### Reading text
• • • • • • •

The project began in 2015 when Cell founder Katy Fox formed a first pilot group. Fairly quickly it attracted the backing of rural development NGO Leader and a plot of land opposite the Atert high school was put aside. The volunteers secured funding through Oeuvre to support two full-time staff members to oversee the project and through the Kyoto Fund to finance construction.

Earthships were first developed in the 1970s as passive solar, off-the-grid houses made from natural or upcycled materials, often using earth-packed tyres. Pioneered by architect Michael Reynolds in the New Mexico desert, today there are around 2,000 globally. One of the principles of the earthship is sustainable construction materials--not so easy to equate with the high energy efficiency standards required of new construction in Luxembourg. “You can only reach these standards using materials which aren’t very ecologically-friendly,” Meiers explained.

• • • • • • •

### Records
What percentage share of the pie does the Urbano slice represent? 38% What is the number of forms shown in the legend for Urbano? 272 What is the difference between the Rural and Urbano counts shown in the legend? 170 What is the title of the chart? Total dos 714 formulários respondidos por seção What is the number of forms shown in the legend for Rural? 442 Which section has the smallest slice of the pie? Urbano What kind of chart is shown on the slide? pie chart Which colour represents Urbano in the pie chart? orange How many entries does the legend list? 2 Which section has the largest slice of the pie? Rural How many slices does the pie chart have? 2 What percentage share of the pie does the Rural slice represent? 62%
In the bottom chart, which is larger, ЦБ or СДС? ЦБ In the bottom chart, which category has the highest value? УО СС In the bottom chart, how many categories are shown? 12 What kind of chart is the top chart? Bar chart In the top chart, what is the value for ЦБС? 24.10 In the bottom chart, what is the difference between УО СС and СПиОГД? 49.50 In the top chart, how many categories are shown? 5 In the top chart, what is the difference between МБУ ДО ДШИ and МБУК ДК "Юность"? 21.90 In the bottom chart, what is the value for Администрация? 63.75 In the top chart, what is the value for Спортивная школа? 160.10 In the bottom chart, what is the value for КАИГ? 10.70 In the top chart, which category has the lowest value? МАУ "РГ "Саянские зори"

• • • • • • •

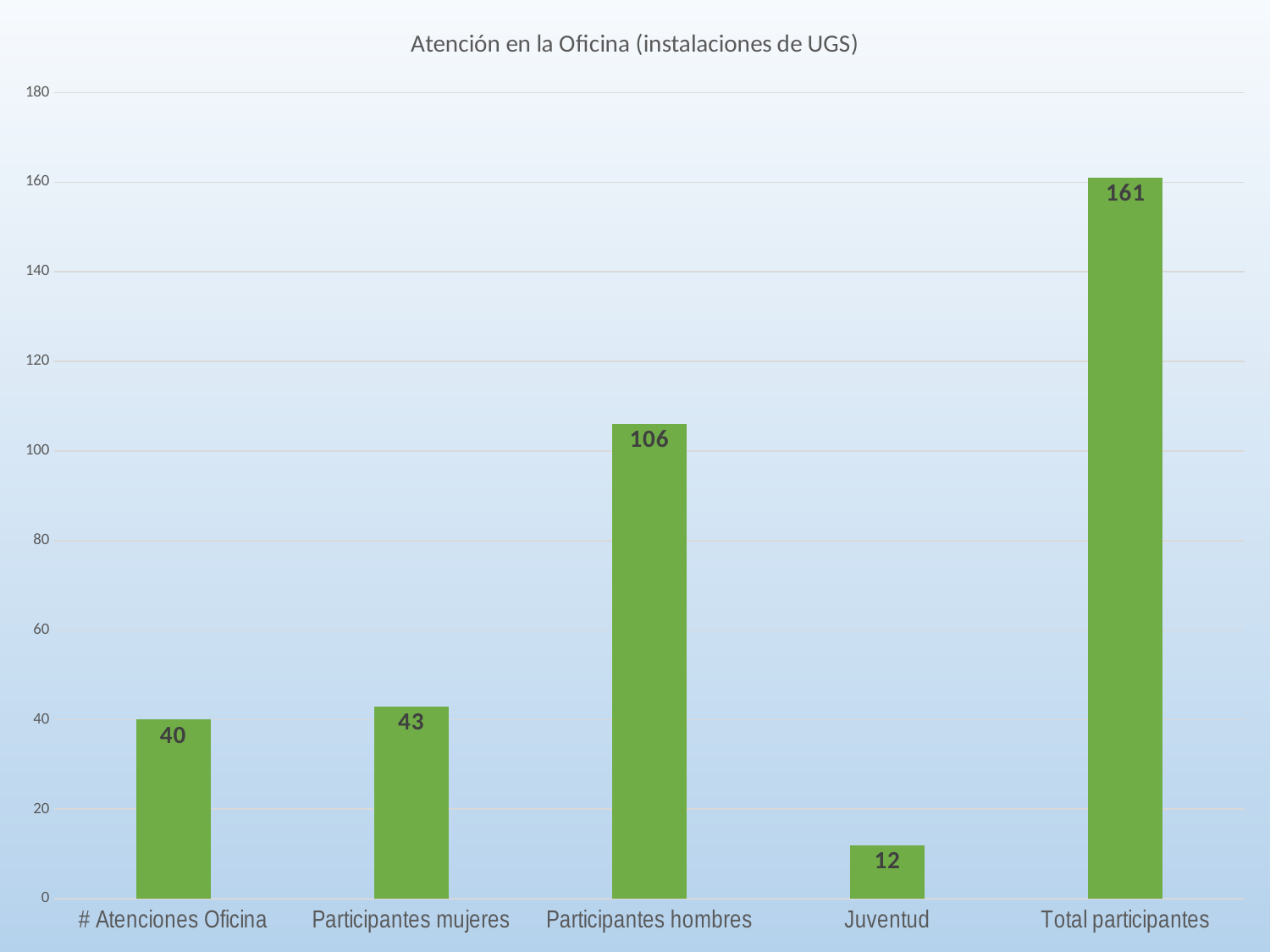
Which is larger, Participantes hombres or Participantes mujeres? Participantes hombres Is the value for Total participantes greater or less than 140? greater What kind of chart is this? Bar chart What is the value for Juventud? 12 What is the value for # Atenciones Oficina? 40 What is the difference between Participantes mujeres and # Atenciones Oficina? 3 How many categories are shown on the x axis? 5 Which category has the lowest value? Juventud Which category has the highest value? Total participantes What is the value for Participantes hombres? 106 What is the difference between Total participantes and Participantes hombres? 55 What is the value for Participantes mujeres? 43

• • • • • • •

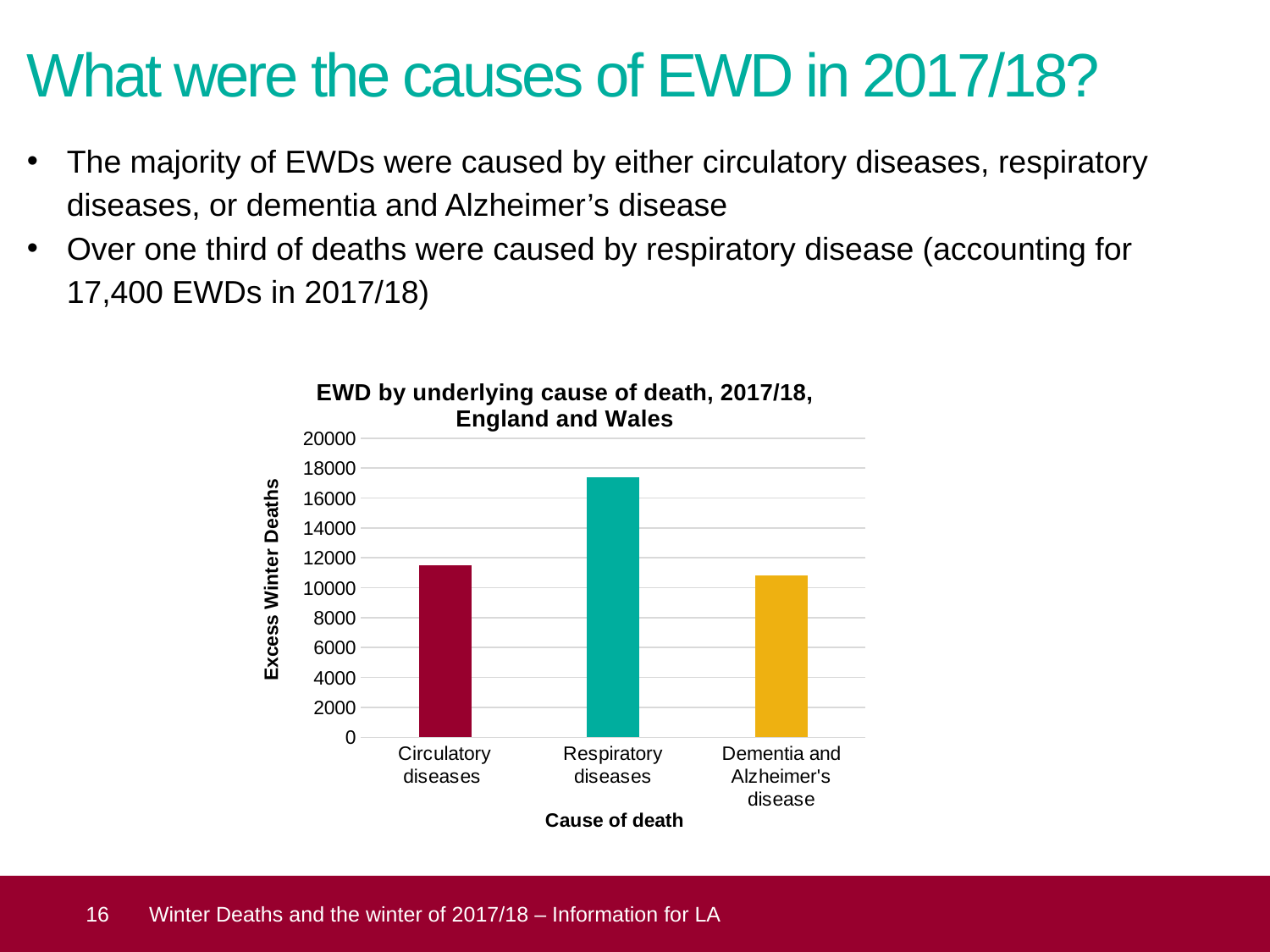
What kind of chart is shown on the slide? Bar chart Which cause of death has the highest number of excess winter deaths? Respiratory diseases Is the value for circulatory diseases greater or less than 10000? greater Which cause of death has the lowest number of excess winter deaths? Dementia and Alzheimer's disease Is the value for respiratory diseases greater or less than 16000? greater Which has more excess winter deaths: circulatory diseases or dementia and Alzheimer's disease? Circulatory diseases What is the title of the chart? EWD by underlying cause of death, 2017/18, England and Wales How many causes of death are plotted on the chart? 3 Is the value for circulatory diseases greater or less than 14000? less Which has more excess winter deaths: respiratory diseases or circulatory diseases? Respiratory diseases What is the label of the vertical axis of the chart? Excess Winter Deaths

• • • • • • •

### Things to do
A – Reproduce the earthship passage from "The project began" to "to finance construction.".
B – According to the earthship passage, how many earthships are there worldwide today?

### Answer section
A –
The project began in 2015 when Cell founder Katy Fox formed a first pilot group. Fairly quickly it attracted the backing of rural development NGO Leader and a plot of land opposite the Atert high school was put aside. The volunteers secured funding through Oeuvre to support two full-time staff members to oversee the project and through the Kyoto Fund to finance construction.

B – Around 2,000.